# What you will do
Answer these questions from the hepatitis A news report below:
1. When did the second person die from hepatitis?
2. According to the CDC, how much protection does the second vaccine dose provide, and for how long?
3. Where was the national outbreak linked to Utah's first reported?

# Excerpt
SALT LAKE COUNTY, Utah - The Salt Lake County Health Department has confirmed the first two deaths in Salt Lake County from the hepatitis A outbreak.
Health officials said the first person died in January; officials were waiting on tests to confirm they died from the virus.
The second person died from hepatitis in late March.
According to the health department, both victims were adults who health officials said were high-risk for contracting the virus.
"People experiencing homelessness, people who use illicit drugs, or people who are or have recently been incarcerated," the health department said.
“These deaths are a tragic reminder that hepatitis A is a serious disease but one that is preventable,” the Salt Lake County Health Department’s Medical Director, Dr. Dagmar Vitek. “Vaccination is the best way to prevent infection, and the vaccine is widely available from health care providers, pharmacies, and Salt Lake County immunization clinics.”
The U.S. Centers for Disease Control and Prevention reports the first dose provides 94-percent protection against hepatitis A for 2 to 5 years and the second dose provides 99-percent protection for 20 to 25 years.
Vaccine appointments are available at Salt Lake County immunization clinics by calling (385) 468-SHOT.
Health officials said washing your hands dramatically reduces your risk of contracting or spreading the virus.
“Food handlers must be especially vigilant about hand washing, and we encourage restaurant workers to consider receiving the vaccine to protect both themselves and their customers,” Dr. Vitek said.
The Salt Lake County Health Department has identified 148 cases of hepatitis A related to this outbreak, while the entire state of Utah has seen 212 cases to date since the August 2017 outbreak. The State Health Department’s data shows since 2010 Utah has ten or fewer cases of hepatitis A.
Epidemiologists have linked the Utah outbreak, which began in the summer of 2017, to a national outbreak first reported in San Diego, California.
Hepatitis A is a contagious liver disease that (unlike other forms of hepatitis) does not usually result in chronic infection, according to the health department.
It is caused by a virus and can range in severity from a mild illness lasting a few weeks to a severe illness lasting several months.
Hepatitis A is usually spread when a person ingests the virus from contact with objects, or food and drinks contaminated by feces from an infected person.
Symptoms of infection include fatigue, nausea, abdominal pain, diarrhea and jaundice (yellowing of the skin and eyes).

# Data records

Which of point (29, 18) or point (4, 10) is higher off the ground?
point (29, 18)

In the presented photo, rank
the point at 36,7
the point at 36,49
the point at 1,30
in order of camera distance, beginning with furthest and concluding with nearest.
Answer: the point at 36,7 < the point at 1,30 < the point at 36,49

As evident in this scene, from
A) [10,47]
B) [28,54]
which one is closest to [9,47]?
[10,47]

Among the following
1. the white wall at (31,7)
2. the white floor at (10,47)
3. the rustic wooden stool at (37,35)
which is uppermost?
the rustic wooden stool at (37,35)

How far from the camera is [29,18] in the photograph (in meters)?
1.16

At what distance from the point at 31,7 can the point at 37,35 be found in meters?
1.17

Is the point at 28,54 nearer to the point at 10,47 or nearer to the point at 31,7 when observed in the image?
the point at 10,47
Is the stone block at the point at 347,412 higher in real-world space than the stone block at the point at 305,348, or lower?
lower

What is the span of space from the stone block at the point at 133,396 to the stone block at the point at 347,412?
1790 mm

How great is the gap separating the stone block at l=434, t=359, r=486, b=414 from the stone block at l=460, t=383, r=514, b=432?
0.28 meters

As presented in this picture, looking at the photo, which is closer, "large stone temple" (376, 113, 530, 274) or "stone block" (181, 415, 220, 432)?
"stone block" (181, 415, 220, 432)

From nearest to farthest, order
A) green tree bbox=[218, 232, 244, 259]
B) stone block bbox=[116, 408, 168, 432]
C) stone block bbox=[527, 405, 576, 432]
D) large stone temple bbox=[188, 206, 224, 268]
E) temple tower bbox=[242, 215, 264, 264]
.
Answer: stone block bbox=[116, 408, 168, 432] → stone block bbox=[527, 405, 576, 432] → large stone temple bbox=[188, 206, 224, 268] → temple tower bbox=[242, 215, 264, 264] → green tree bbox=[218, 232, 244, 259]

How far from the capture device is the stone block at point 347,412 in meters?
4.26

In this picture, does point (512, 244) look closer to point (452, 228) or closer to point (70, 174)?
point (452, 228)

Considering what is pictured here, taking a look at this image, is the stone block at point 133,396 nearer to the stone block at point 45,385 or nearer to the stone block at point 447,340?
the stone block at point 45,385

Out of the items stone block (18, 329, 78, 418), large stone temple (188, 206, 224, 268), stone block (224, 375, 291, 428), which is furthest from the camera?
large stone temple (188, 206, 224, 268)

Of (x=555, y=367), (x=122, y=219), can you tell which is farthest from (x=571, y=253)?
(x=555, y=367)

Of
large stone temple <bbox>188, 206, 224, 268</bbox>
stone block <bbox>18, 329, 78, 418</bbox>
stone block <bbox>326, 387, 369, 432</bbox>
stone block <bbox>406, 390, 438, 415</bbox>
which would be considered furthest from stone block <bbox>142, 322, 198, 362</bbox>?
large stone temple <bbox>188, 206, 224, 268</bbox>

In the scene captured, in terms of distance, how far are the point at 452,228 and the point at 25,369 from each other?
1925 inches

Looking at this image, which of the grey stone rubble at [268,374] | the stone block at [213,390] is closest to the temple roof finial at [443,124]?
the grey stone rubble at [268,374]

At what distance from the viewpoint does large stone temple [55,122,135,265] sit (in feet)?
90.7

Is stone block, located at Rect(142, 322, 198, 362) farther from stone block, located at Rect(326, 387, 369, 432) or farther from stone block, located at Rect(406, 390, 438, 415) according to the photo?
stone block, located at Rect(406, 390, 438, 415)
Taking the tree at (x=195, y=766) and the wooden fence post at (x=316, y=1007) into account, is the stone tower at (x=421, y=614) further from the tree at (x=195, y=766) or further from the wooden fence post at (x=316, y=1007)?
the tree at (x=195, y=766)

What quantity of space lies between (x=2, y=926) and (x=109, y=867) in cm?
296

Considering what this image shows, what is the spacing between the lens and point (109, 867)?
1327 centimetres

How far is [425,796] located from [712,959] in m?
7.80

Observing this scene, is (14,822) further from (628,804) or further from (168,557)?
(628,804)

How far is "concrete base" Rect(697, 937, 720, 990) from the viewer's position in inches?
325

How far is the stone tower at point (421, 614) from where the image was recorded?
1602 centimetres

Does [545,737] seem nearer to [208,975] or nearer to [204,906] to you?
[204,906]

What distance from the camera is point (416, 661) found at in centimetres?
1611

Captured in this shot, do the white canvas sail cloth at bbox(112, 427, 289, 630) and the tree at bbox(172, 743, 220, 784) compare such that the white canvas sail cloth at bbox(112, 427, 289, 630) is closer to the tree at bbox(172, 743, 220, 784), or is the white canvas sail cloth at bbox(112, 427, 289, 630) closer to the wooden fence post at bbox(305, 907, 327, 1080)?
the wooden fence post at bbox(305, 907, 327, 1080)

# Solution to this problem
1. In late March.
2. 99-percent protection for 20 to 25 years.
3. San Diego, California.